Dark (default) - VS Code dark theme
Light - Clean light theme
Tokyo Night - Popular dark theme with purple accents
Dracula - Dark theme with vibrant colors
Solarized Dark - Low-contrast dark theme

Switching Themes

.theme dark
.theme light
.theme tokyo-night
.theme dracula
.theme solarized-dark

Note: Theme changes reload the page.

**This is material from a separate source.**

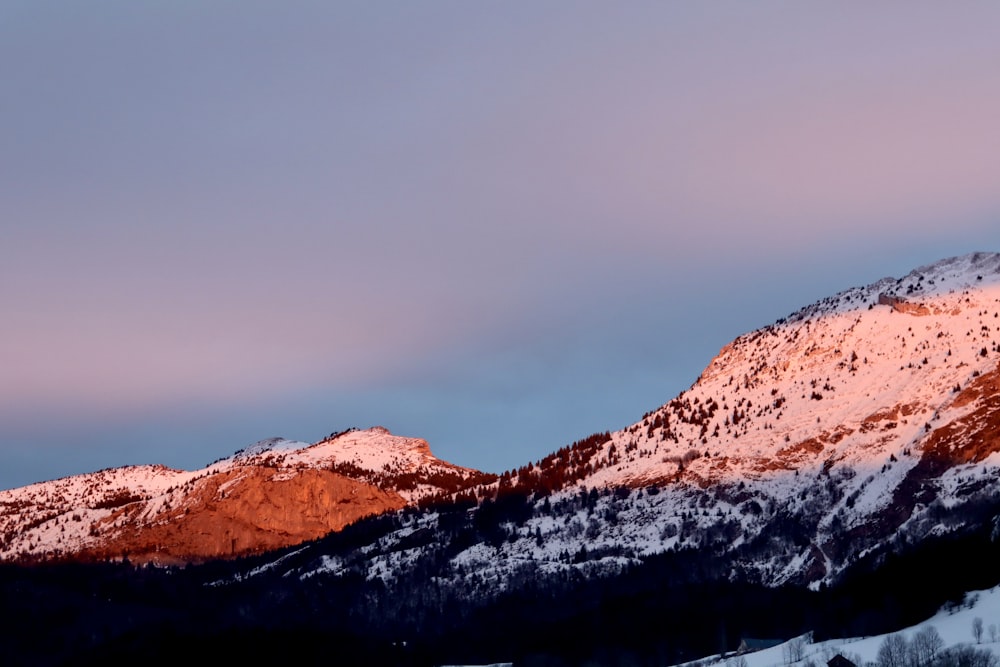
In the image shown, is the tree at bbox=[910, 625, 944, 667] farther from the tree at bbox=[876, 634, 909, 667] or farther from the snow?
the snow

Your command history is preserved, but terminal output is cleared.

SQL Basics

Here are some common SQL operations to get you started.

Creating Tables

CREATE TABLE users (
    id INTEGER PRIMARY KEY,
    name VARCHAR,
    email VARCHAR,
    created_at TIMESTAMP DEFAULT current_timestamp
);

Inserting Data

INSERT INTO users (id, name, email) VALUES
    (1, 'Alice', '[email protected]'),
    (2, 'Bob', '[email protected]'),
    (3, 'Charlie', '[email protected]');

Querying Data

-- Select all
SELECT * FROM users;

-- With conditions
SELECT name, email
FROM users
WHERE name LIKE 'A%'
ORDER BY name;

-- With limit
SELECT * FROM users LIMIT 10;

Joins

SELECT
    u.name,
    o.order_date,
    o.total
FROM users u
JOIN orders o ON u.id = o.user_id
WHERE o.total > 100;

DuckDB Features

DuckDB includes many powerful features beyond standard SQL.

Generate Series

-- Generate numbers 1-10
SELECT * FROM generate_series(1, 10);

-- Generate dates
SELECT generate_series(
    DATE '2024-01-01',
    DATE '2024-12-31',
    INTERVAL '1 month'
);

Range Function

SELECT range(10);  -- Returns [0,1,2,3,4,5,6,7,8,9]
SELECT range(5, 10); -- Returns [5,6,7,8,9]

Date/Time Functions

SELECT
    current_date,
    current_timestamp,
    date_part('year', current_date) AS year,
    date_trunc('month', current_date) AS month_start;

JSON Functions

SELECT
    json_extract('{"name": "Alice", "age": 30}', '$.name') AS name,
    json_extract_string('{"city": "NYC"}', '$.city') AS city;

String Functions

SELECT
    upper('hello') AS upper,
    lower('HELLO') AS lower,
    concat('Hello', ' ', 'World') AS concat,
    substring('Hello World', 1, 5) AS substr;

Window Functions

SELECT
    name,
    department,
    salary,
    ROW_NUMBER() OVER (PARTITION BY department ORDER BY salary DESC) AS rank,
    AVG(salary) OVER (PARTITION BY department) AS dept_avg
FROM employees;

Data Analysis Patterns

Aggregation

SELECT
    category,
    COUNT(*) AS count,
    SUM(amount) AS total,
    AVG(amount) AS average,
    MIN(amount) AS min,
    MAX(amount) AS max
FROM transactions
GROUP BY category
ORDER BY total DESC;

Pivot Tables

SELECT
    region,
    SUM(CASE WHEN product = 'A' THEN sales ELSE 0 END) AS product_a,
    SUM(CASE WHEN product = 'B' THEN sales ELSE 0 END) AS product_b,
    SUM(CASE WHEN product = 'C' THEN sales ELSE 0 END) AS product_c
FROM sales
GROUP BY region;

Common Table Expressions (CTEs)

WITH monthly_sales AS (
    SELECT
        date_trunc('month', order_date) AS month,
        SUM(total) AS revenue
    FROM orders
    GROUP BY 1
)
SELECT
    month,
    revenue,
    LAG(revenue) OVER (ORDER BY month) AS prev_month,
    revenue - LAG(revenue) OVER (ORDER BY month) AS growth
FROM monthly_sales;

Subqueries

SELECT *
FROM products
WHERE price > (
    SELECT AVG(price) FROM products
);

External Data

DuckDB can query files directly without importing them first.

CSV Files

-- Query local file (after drag-drop or .open)
SELECT * FROM 'sales_data.csv';

-- With options
SELECT * FROM read_csv('data.csv', header=true, delim=',');

Parquet Files

-- Query parquet directly
SELECT * FROM 'analytics.parquet';

-- With column selection (efficient - only reads needed columns)
SELECT date, revenue
FROM 'large_dataset.parquet'
WHERE date >= '2024-01-01';

JSON Files

-- Query JSON array
SELECT * FROM 'users.json';

-- JSON Lines format
SELECT * FROM read_json('logs.jsonl', format='newline_delimited');

HTTP/HTTPS Files

-- Query remote CSV
SELECT * FROM 'https://example.com/data.csv';

-- Query remote Parquet
SELECT * FROM 'https://example.com/dataset.parquet';

Note: Remote file access requires CORS headers from the server. Some public datasets may not be accessible due to CORS restrictions.